### GIVEN TEXT:
Boston Consulting Group (BCG), one of the world’s most renowned consultancy companies, definitely thinks so. They are stressing a data-driven approach as one of the key elements of recovery in their “Post-COVID-19 Flight Plan for Airlines”:
[Airlines] that take a data-driven, action-oriented, and digitally supported approach will have the best chance to emerge stronger from the COVID-19 crisis.
Data will most probably not replace oil to make your planes fly any time in the near future, but better, data-driven decision making is something that should be really important for airlines. You can find interesting figures about the impact of advanced analytics for airlines in this Kambr media article:
McKinsey estimates that airlines could reap a 5-10 percent improvement in total revenue by leveraging advanced technology and analytics. Meanwhile, Oliver Wyman estimates new connectivity and advanced analytics can save airlines between 2% and 2.5% on total global operating costs, equating to $5-6 billion annually.
But how can you implement advanced analytics in practice to achieve this 5-10 % improvement in revenue?
Is collecting vast amounts of data and having great analytic tools enough? Based on my experience, the answer would be no. It always comes down to the people who use these tools and data. And this is where data-driven airline culture comes into play.
Now, I assume you’ve heard a lot of “data-driven culture” clichés as well. I certainly have, so I wanted to talk with someone who is trying to create this culture in a real airline environment. Furthermore, I wanted to give you an example of an action plan for how to do that in practice.
This is why I talked to Ido Biger, Chief Data Officer at EL AL Israel Airlines.
Listen to the new episode of the Diggintravel Podcast about how to build a data-driven airline culture via the audio player below, or read on and see the 5-step action plan.
And don’t forget to subscribe to the Diggintravel Podcast in your preferred podcast app to stay on top of airline digital, innovation, and analytics trends!
Before we jumped into the HOW of creating a data-driven airline culture, my colleague and Diggintravel Academy Analytics Instructor, Boštjan, wanted to ask Ido one thing.
Why is this so difficult for airlines? Is being data-driven and doing advanced analytics really more difficult for airlines than for other industries? Here is Ido’s take:
Wow, that’s a great question because I’ve had the privilege of being in many, many industries, such as the financial industry, telecommunications, ecommerce. I was working a lot in enterprises and dealt with data. I think the main issue that might cause the answers that you got from other airlines is that we’re dealing with a quantity, an amount of systems that we’ve never seen before.
For example, in telco, I used to work with 60-70 different systems. Now it’s over 100. All the different pillars that I’m confronting on a daily basis now are something I’m not used to, or I wasn’t used to in other industries because in an airline, it’s like joining seven different companies. When I first joined EL AL, it totally felt like this. Taking data from seven different companies and joining it together.
I think this is the main difference. The cultural difference, different pillars that act as their own companies. But technology-wise, it’s the same thing. I love it. In all different kinds, in all different enterprises, the challenges are the same besides the cultural thing.
Ido mentioned one other challenge he faced when he tried to establish a new data-driven airline ecosystem. Not only are there different departments that use different systems and data, but they also interpret the same data differently:
When I got [in the airline] I understood that first of all, creating this one truth is very, very hard because there isn’t one truth. Each and every one of the pillars that I mentioned before had their own language. Not just their own data, but their own language, and sometimes even the same term was used in several pillars, but in a different way. For example, in the airlines, load factor. You have a load factor, but the commercial people look at it as load factor of people who pay money. They don’t care about the crew, they don’t care about the pilots. But the service, of course they care about it because they have to serve those people. They have to bring food for them, etc.

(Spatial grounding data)
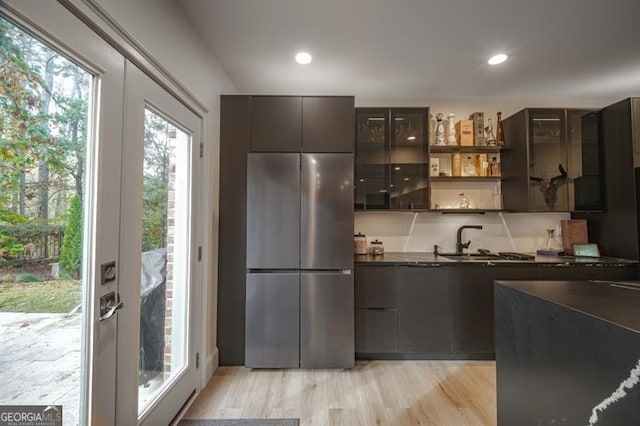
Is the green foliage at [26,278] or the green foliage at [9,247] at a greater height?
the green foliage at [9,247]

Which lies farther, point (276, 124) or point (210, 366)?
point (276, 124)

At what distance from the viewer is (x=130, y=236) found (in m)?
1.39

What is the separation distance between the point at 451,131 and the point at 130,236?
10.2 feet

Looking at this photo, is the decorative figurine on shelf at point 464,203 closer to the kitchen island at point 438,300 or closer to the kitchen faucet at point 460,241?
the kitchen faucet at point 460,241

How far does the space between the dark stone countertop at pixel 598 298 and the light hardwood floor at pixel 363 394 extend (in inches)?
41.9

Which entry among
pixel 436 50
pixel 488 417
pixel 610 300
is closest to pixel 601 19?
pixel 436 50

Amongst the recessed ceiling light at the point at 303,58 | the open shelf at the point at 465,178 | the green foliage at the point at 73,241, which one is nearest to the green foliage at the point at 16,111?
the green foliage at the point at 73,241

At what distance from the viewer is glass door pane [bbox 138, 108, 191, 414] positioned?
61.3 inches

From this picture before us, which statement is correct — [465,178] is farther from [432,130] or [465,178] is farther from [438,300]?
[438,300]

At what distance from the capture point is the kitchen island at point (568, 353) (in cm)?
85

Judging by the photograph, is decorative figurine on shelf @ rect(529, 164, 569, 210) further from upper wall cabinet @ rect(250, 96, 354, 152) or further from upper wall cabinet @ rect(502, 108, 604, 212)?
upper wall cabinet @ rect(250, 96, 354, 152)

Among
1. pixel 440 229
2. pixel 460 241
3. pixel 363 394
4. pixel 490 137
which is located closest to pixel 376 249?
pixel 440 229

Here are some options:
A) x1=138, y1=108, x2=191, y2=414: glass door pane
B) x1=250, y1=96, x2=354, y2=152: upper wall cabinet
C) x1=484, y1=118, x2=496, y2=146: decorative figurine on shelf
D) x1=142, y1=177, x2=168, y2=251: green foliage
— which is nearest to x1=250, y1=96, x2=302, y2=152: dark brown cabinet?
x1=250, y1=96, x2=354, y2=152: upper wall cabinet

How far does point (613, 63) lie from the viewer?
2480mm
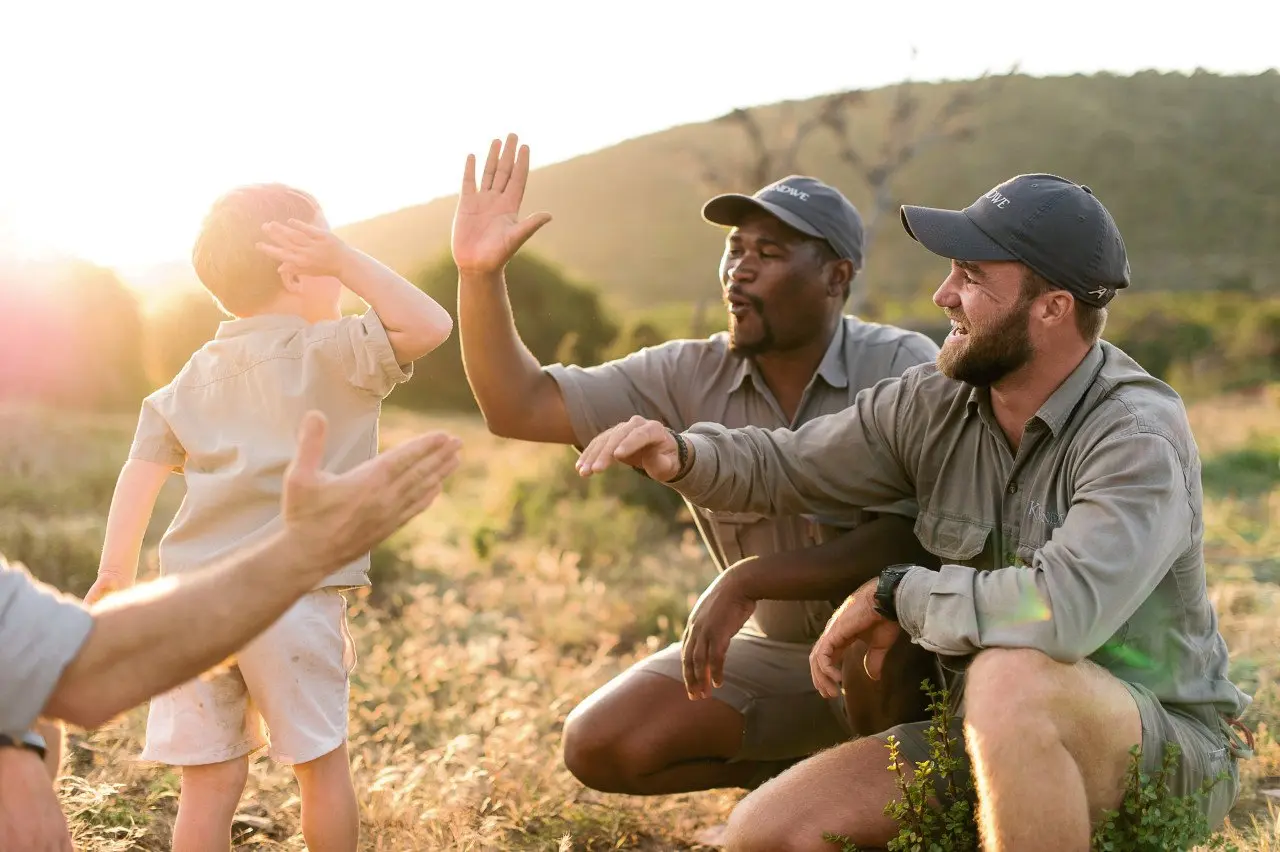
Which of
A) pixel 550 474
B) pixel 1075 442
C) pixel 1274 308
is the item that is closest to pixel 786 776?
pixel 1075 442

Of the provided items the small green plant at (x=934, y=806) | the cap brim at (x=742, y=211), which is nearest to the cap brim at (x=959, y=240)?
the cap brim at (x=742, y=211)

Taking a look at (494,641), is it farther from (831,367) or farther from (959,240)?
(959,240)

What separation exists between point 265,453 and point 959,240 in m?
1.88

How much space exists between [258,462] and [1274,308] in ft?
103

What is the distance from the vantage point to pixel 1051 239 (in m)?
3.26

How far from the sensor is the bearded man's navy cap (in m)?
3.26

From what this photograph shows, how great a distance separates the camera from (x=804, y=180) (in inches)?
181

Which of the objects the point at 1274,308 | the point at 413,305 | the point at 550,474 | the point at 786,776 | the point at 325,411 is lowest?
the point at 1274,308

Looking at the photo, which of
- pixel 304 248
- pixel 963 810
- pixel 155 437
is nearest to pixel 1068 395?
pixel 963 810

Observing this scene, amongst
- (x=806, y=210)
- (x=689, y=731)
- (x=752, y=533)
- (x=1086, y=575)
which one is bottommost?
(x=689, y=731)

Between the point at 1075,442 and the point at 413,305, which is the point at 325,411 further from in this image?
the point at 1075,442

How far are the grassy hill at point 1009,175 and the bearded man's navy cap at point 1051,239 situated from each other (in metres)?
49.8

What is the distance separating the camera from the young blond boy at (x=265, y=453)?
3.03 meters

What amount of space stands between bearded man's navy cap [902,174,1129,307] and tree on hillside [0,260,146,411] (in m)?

### PROBLEMS AND TASKS:
- a) In the text on data-driven airline culture, what position does Ido Biger hold at EL AL Israel Airlines?
- b) Carry on the text on data-driven airline culture, picking up right after its final sentence.

### RESPONSES TO THE TASKS:
- a) Chief Data Officer.

- b)
So just this simple term, ‘load factor,’ can be three or four different types of load factor that just needed to be better – so there’s not one truth. There are four different terms. The service load factor and the commerce load factor, for example. In this case, I had to first of all understand the differences and the conflicts and what were the main issues around everything even before I dealt with the data itself.
Once Ido and his data team understood the challenges, they could start with a plan to create a data-driven airline environment. Here you can see the 5 steps Ido identified in our podcast chat.
Many airline data projects fail because they start with too big of a scope and it takes too long to show the value of advanced analytics. So, this is what Ido did to kick-start their data and analytics initiatives:
It’s very important to choose your first battles, let’s call it – even though it wasn’t a battle, of course; it was a challenge. But it’s very important to choose the places where you can feel that you have a very strong, for example, sponsor. In my case, it was the VP of Operations. The data world was simple enough for us to come up with a quick win. Even though we were building a data product on top of 14 different systems, and of course, none of them was extracted to the data warehouse before, I knew exactly where I wanted to be. That was the area of on-time performance, for example.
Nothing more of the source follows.